======== ITEMS

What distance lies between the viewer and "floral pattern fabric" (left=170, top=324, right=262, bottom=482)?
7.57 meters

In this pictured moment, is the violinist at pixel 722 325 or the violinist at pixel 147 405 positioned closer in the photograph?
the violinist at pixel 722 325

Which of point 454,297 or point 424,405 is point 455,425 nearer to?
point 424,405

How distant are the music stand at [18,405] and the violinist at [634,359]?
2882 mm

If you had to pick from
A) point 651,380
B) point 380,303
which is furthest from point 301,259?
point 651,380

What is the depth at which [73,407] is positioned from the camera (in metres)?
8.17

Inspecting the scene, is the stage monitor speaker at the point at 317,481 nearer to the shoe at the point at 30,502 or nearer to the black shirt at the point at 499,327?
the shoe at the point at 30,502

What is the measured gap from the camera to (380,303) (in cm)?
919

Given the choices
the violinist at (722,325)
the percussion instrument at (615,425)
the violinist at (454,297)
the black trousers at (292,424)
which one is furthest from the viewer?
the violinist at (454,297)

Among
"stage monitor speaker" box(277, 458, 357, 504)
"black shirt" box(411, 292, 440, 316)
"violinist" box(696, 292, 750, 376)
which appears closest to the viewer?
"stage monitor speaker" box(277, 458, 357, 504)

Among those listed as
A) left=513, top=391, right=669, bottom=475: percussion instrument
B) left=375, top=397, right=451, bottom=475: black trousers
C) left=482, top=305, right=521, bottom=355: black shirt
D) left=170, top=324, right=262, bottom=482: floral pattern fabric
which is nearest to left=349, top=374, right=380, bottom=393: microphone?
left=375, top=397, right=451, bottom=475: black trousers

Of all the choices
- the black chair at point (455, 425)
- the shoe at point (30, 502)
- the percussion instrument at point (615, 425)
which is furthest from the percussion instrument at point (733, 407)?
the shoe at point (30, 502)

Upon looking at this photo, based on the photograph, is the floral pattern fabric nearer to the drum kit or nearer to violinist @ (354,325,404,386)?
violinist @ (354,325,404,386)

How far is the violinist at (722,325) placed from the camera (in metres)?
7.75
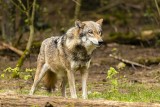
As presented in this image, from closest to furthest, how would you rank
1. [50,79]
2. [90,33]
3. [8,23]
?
[90,33] → [50,79] → [8,23]

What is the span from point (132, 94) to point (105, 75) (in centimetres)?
405

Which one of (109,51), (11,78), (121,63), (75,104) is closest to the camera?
(75,104)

================

▶ [SET PROBLEM]
Reproduce word for word the lines that run from the one containing "What is the span" through the final line of the rows above, inclusive.

▶ [FINISHED TASK]
What is the span from point (132, 94) to point (105, 75) (in centimetres)?
405

Which one of (109,51), (11,78), (121,63), (75,104) is closest to the camera?
(75,104)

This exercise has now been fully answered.